__GOAL__
Copy each of the following rows word for word, in the order given.

__DATA FOR PROCESSING__
++++++++
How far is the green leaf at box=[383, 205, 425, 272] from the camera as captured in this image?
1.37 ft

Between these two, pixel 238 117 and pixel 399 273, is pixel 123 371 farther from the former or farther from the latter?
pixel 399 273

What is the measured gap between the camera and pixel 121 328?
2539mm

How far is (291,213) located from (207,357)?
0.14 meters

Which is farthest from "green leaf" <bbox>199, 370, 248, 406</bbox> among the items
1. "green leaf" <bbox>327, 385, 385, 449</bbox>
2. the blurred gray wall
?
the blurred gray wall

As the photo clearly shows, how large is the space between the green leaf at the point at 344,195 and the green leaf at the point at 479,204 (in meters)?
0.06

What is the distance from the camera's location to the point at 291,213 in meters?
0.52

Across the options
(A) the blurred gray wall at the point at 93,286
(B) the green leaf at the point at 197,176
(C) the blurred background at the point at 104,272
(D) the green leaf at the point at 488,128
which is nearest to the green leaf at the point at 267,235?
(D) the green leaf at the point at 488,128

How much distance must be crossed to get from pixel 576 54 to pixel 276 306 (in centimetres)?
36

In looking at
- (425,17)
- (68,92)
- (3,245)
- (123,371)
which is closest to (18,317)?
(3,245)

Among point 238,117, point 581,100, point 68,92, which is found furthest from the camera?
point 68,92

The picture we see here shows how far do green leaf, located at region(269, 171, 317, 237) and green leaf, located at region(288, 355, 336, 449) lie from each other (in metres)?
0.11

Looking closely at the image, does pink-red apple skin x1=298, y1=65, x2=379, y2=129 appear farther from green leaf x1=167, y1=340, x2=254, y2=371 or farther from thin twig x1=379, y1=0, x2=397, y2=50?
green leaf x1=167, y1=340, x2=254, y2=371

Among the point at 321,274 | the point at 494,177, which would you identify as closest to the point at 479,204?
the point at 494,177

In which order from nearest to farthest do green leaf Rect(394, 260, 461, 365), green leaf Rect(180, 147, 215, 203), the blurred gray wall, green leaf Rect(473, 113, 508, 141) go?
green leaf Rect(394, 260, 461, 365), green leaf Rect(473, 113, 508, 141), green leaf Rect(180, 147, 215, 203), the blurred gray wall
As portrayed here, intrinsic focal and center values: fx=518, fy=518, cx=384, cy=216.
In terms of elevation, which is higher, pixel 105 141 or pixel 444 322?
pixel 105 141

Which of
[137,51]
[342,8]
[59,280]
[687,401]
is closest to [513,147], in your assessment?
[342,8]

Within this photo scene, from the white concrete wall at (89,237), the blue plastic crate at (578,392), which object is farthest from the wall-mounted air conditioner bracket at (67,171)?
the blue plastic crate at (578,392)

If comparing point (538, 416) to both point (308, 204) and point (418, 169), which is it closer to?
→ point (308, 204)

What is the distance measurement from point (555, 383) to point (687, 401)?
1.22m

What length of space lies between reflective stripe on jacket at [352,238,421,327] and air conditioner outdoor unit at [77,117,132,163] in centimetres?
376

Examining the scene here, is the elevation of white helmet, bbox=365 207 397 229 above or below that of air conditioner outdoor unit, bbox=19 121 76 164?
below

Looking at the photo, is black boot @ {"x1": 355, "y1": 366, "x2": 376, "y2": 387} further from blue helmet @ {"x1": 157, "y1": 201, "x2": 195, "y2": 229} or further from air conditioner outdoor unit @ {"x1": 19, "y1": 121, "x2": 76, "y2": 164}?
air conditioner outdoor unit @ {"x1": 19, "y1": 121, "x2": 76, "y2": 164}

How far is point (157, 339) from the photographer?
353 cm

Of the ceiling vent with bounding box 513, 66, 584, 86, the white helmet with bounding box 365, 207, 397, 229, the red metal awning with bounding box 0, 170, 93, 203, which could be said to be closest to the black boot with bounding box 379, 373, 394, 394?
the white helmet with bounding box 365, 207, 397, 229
++++++++
__EXERCISE ANSWER__
How far is the green leaf at box=[383, 205, 425, 272] from the camera as captured in this image?
1.37 ft

Between these two, pixel 238 117 and pixel 399 273, is pixel 123 371 farther from the former or farther from the latter?
pixel 399 273

What is the measured gap between the camera and pixel 121 328?
2539mm

How far is (291,213) located from (207,357)?
0.14 meters

Which is farthest from "green leaf" <bbox>199, 370, 248, 406</bbox> among the items
1. "green leaf" <bbox>327, 385, 385, 449</bbox>
2. the blurred gray wall
?
the blurred gray wall

As the photo clearly shows, how large is the space between the green leaf at the point at 344,195 and the green leaf at the point at 479,204 (in meters)?
0.06

What is the distance from the camera's location to the point at 291,213 in meters?
0.52

Across the options
(A) the blurred gray wall at the point at 93,286
(B) the green leaf at the point at 197,176
(C) the blurred background at the point at 104,272
(D) the green leaf at the point at 488,128
which is nearest to the green leaf at the point at 267,235?
(D) the green leaf at the point at 488,128

How much distance must be crossed to get from pixel 576 54 to pixel 276 306 (in centimetres)?
36

In looking at
- (425,17)
- (68,92)
- (3,245)
- (123,371)
which is closest to (18,317)?
(3,245)

Among point 238,117, point 581,100, point 68,92, which is found furthest from the camera?
point 68,92

The picture we see here shows how far do green leaf, located at region(269, 171, 317, 237) and green leaf, located at region(288, 355, 336, 449) lie from each other (in metres)?
0.11

Looking closely at the image, does pink-red apple skin x1=298, y1=65, x2=379, y2=129 appear farther from green leaf x1=167, y1=340, x2=254, y2=371 or farther from thin twig x1=379, y1=0, x2=397, y2=50?
green leaf x1=167, y1=340, x2=254, y2=371

Among the point at 321,274 | the point at 494,177, which would you identify as closest to the point at 479,204?
the point at 494,177

In which order from nearest to farthest do green leaf Rect(394, 260, 461, 365), green leaf Rect(180, 147, 215, 203), the blurred gray wall, green leaf Rect(473, 113, 508, 141) go?
green leaf Rect(394, 260, 461, 365), green leaf Rect(473, 113, 508, 141), green leaf Rect(180, 147, 215, 203), the blurred gray wall
As portrayed here, intrinsic focal and center values: fx=518, fy=518, cx=384, cy=216.
In terms of elevation, which is higher, pixel 105 141 or pixel 444 322?
pixel 105 141

Which of
[137,51]
[342,8]
[59,280]
[687,401]
is closest to [513,147], in your assessment?
[342,8]

Within this photo scene, from the white concrete wall at (89,237), the blue plastic crate at (578,392), which object is farthest from the wall-mounted air conditioner bracket at (67,171)?
the blue plastic crate at (578,392)

If comparing point (538, 416) to both point (308, 204) and point (418, 169), which is it closer to?
→ point (308, 204)

What is the distance measurement from point (555, 383) to point (687, 401)?
1.22m

What length of space lies between reflective stripe on jacket at [352,238,421,327] and air conditioner outdoor unit at [77,117,132,163] in centimetres?
376

Examining the scene here, is the elevation of white helmet, bbox=365 207 397 229 above or below that of air conditioner outdoor unit, bbox=19 121 76 164?
below

Looking at the photo, is black boot @ {"x1": 355, "y1": 366, "x2": 376, "y2": 387} further from blue helmet @ {"x1": 157, "y1": 201, "x2": 195, "y2": 229} or further from air conditioner outdoor unit @ {"x1": 19, "y1": 121, "x2": 76, "y2": 164}?
air conditioner outdoor unit @ {"x1": 19, "y1": 121, "x2": 76, "y2": 164}

How far is point (157, 339) from the photographer?
353 cm

Of the ceiling vent with bounding box 513, 66, 584, 86, the white helmet with bounding box 365, 207, 397, 229, the red metal awning with bounding box 0, 170, 93, 203, which could be said to be closest to the black boot with bounding box 379, 373, 394, 394?
the white helmet with bounding box 365, 207, 397, 229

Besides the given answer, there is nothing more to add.